A relationship has been established in the literature between the SRCs, HER2/erbB2, and the Akt signaling pathway. One study reported SRC-1 to be overexpressed in 46% of HER2-positive breast tumors but in only 6% of HER2-negative breast tumors (Fleming et al. 2004
). Bouras et al. (2001)
reported a positive correlation between the expression of SRC-3, HER2, and p53. Although HER2 breast tumors are frequently cited as resulting in shorter disease-free survival, coupling HER2 overexpression with SRC-3 overexpression has been reported to worsen the prognosis further, adding a greater risk of refractory disease (Kirkegaard et al. 2007
; Mc Ilroy et al. 2006
; Osborne et al. 2003
). SRC-3/AIB1 has also been shown to control the activity of both erbB1 and HER2 (erbB2) (Lahusen et al. 2007
). Down-regulating erbB3 through small interfering RNA reduces Akt activity (Liu et al. 2007
). These results suggest that coactivator proteins may serve as essential mediator proteins, linking crosstalk between growth factors and sex steroid signaling pathways.
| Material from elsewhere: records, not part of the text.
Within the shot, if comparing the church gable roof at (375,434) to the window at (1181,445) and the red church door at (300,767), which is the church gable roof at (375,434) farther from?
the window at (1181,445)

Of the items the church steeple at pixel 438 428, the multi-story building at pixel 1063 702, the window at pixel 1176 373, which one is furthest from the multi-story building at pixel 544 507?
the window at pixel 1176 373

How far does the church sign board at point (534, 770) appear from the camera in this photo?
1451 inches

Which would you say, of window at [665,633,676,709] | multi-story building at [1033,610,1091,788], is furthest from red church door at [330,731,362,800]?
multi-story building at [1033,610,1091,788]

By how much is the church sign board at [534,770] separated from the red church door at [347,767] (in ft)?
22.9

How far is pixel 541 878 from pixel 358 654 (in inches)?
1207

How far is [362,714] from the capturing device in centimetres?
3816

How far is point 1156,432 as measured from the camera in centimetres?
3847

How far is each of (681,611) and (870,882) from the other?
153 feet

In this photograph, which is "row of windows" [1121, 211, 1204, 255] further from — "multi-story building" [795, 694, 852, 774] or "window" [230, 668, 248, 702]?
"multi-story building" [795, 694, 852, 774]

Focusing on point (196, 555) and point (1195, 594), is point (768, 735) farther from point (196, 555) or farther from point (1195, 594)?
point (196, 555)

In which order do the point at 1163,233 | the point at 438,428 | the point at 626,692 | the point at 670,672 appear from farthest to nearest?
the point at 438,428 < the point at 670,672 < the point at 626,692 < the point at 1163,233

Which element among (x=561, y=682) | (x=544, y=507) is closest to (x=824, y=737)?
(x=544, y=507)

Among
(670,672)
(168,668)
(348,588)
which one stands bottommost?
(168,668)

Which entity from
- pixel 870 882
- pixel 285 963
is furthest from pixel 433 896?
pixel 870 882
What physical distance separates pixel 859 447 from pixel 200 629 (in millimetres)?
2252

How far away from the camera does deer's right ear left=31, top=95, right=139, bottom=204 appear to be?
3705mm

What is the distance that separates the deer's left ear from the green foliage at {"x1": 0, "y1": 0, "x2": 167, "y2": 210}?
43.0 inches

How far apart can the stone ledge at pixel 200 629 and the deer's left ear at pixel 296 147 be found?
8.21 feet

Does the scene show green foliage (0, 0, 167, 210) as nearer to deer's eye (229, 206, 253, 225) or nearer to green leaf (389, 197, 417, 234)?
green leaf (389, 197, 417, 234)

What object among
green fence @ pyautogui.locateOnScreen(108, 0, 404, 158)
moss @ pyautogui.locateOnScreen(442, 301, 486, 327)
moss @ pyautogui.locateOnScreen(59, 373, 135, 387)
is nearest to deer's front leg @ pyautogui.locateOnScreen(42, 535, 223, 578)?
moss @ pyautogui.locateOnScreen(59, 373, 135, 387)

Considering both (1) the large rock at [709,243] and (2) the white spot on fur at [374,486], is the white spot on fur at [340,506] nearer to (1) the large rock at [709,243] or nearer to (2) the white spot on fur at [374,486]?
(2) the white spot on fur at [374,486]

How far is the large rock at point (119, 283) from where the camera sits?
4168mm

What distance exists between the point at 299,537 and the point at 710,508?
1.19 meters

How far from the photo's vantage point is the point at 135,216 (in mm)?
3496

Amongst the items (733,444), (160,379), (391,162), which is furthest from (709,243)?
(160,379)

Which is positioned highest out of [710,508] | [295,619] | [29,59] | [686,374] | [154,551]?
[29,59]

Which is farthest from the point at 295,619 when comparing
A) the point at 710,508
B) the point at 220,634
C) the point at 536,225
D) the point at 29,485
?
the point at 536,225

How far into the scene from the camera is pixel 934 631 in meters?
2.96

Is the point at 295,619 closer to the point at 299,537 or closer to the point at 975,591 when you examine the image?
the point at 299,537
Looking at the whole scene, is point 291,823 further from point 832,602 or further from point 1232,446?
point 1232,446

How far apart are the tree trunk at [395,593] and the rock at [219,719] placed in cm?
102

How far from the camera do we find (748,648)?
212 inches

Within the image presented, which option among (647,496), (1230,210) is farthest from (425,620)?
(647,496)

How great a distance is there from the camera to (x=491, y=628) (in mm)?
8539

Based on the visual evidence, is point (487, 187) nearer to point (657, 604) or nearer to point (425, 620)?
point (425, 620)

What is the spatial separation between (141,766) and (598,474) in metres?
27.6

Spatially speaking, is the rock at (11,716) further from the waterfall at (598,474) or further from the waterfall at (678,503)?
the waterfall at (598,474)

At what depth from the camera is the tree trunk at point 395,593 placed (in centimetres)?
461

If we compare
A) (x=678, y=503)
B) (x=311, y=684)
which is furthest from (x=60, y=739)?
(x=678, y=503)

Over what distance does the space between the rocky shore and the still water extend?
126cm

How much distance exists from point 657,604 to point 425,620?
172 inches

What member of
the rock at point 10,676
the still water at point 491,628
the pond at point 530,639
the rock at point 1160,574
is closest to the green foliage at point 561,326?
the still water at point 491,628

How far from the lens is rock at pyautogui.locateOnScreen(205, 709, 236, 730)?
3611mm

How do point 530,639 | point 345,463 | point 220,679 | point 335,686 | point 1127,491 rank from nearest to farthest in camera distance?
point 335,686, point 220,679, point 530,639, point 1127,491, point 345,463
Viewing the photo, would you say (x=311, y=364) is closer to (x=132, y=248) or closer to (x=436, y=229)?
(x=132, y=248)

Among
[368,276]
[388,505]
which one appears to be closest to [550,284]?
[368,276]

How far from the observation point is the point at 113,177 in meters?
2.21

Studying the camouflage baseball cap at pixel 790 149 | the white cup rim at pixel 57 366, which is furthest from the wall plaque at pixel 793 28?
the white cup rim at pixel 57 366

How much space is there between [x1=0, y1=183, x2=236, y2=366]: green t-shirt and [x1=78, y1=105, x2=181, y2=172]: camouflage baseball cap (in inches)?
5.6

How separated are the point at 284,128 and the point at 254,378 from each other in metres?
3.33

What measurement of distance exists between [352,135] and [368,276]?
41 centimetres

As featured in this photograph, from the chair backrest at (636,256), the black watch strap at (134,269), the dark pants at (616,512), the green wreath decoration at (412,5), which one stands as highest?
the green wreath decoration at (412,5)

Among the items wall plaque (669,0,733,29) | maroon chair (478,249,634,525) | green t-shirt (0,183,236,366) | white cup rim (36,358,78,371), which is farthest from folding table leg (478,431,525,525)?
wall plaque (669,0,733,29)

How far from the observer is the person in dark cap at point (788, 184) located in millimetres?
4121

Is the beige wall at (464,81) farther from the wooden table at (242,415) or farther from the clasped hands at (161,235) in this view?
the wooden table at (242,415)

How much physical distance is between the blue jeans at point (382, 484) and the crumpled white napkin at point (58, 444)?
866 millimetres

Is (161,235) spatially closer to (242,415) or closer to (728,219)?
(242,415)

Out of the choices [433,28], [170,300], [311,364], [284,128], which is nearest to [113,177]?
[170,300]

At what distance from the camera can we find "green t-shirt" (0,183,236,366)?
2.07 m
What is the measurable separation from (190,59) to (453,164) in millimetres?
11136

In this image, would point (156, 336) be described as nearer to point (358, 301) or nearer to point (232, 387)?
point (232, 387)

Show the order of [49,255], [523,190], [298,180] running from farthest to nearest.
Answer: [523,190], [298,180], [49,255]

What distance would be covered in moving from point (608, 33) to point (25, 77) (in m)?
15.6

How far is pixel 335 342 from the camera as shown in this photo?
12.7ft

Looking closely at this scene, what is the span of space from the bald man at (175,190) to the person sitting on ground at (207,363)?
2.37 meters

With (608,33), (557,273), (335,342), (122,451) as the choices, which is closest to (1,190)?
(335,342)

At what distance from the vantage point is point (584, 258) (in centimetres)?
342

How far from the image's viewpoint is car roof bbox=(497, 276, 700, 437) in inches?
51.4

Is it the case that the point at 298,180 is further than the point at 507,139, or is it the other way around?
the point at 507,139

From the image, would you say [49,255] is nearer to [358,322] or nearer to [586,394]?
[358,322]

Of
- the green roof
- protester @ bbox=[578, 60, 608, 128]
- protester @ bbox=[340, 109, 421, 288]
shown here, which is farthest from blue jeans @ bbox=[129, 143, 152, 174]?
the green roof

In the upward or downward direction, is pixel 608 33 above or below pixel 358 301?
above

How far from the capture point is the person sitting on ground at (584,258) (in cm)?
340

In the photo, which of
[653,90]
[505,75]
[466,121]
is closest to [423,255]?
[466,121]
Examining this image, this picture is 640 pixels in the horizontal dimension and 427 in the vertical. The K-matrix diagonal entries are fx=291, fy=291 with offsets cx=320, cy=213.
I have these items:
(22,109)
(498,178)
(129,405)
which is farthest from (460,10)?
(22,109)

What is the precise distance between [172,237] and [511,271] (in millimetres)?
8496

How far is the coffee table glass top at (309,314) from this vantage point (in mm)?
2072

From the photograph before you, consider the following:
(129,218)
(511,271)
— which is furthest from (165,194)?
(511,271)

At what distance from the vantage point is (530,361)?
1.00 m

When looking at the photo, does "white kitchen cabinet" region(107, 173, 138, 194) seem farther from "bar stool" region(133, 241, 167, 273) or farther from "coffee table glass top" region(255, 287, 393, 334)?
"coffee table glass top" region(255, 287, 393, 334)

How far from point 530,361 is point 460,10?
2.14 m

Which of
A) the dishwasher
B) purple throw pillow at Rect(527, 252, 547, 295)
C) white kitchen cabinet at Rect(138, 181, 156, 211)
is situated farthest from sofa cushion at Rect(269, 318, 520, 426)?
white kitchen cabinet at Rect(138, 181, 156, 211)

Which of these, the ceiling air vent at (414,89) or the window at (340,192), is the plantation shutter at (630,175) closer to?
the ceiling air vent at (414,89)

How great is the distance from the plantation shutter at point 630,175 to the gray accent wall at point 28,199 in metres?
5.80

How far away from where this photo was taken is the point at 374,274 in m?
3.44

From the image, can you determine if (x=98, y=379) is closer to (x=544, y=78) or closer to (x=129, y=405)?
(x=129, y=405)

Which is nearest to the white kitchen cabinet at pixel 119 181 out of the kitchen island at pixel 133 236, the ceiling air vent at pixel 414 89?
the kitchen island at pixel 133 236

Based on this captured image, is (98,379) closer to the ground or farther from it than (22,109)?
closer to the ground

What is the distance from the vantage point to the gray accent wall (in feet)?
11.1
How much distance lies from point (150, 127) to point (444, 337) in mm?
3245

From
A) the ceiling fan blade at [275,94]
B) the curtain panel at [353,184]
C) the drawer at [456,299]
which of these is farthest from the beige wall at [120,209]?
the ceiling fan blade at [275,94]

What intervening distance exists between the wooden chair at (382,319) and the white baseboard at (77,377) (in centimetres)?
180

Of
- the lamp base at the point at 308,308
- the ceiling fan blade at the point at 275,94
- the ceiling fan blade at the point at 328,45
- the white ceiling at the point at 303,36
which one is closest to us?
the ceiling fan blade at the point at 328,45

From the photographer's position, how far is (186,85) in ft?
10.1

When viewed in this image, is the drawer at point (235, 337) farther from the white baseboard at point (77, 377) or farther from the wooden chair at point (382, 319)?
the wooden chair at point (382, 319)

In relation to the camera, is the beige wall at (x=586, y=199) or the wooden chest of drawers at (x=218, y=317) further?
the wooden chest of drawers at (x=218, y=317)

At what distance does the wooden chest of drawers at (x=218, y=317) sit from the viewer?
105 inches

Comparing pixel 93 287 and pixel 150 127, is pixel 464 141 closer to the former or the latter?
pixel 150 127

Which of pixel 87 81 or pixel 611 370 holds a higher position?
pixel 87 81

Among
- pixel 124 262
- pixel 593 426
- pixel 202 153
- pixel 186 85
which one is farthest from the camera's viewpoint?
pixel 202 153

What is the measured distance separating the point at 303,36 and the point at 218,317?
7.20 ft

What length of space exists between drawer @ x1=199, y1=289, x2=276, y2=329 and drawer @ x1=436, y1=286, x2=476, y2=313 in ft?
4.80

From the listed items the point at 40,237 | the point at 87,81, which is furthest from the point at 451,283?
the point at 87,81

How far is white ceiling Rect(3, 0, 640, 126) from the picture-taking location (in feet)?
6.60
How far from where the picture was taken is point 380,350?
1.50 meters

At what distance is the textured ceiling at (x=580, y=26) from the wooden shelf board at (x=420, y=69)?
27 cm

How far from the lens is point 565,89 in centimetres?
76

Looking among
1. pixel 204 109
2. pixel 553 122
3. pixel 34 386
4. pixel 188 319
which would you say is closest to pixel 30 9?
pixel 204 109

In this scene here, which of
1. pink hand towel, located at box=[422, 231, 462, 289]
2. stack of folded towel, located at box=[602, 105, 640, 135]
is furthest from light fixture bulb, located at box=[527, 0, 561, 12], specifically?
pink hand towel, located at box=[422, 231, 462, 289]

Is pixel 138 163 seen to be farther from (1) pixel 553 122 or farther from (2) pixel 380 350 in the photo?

Although we noted no changes between treatment groups in the expression of erbB1, erbB2, or erbB4, we found a significant up-regulation for erbB3. erbB3, despite lacking a catalytic domain, has been reported to be the preferred dimerization partner for erbB2. This pairing has also been reported to induce the most mitogenic response that preferentially signals through the Akt pathway (Karamouzis et al. 2007
). Although overexpression of erbB3 alone may induce mammary carcinogenesis, overexpression of both erbB2 and erbB3 has been observed frequently in a transgenic mouse model that overexpresses the wild-type erbB2 protein, and in human breast tumor samples (Karamouzis et al. 2007
). This dual over-expression has been linked to more aggressive disease and increased development of drug-resistant cancer. Thus, although we did not observe the up-regulation of erbB2 at this specific time point (50 days of age), an up-regulation of erbB3 could provide ample access to a binding partner for erbB2 and provide a local environment more prone for cancer development.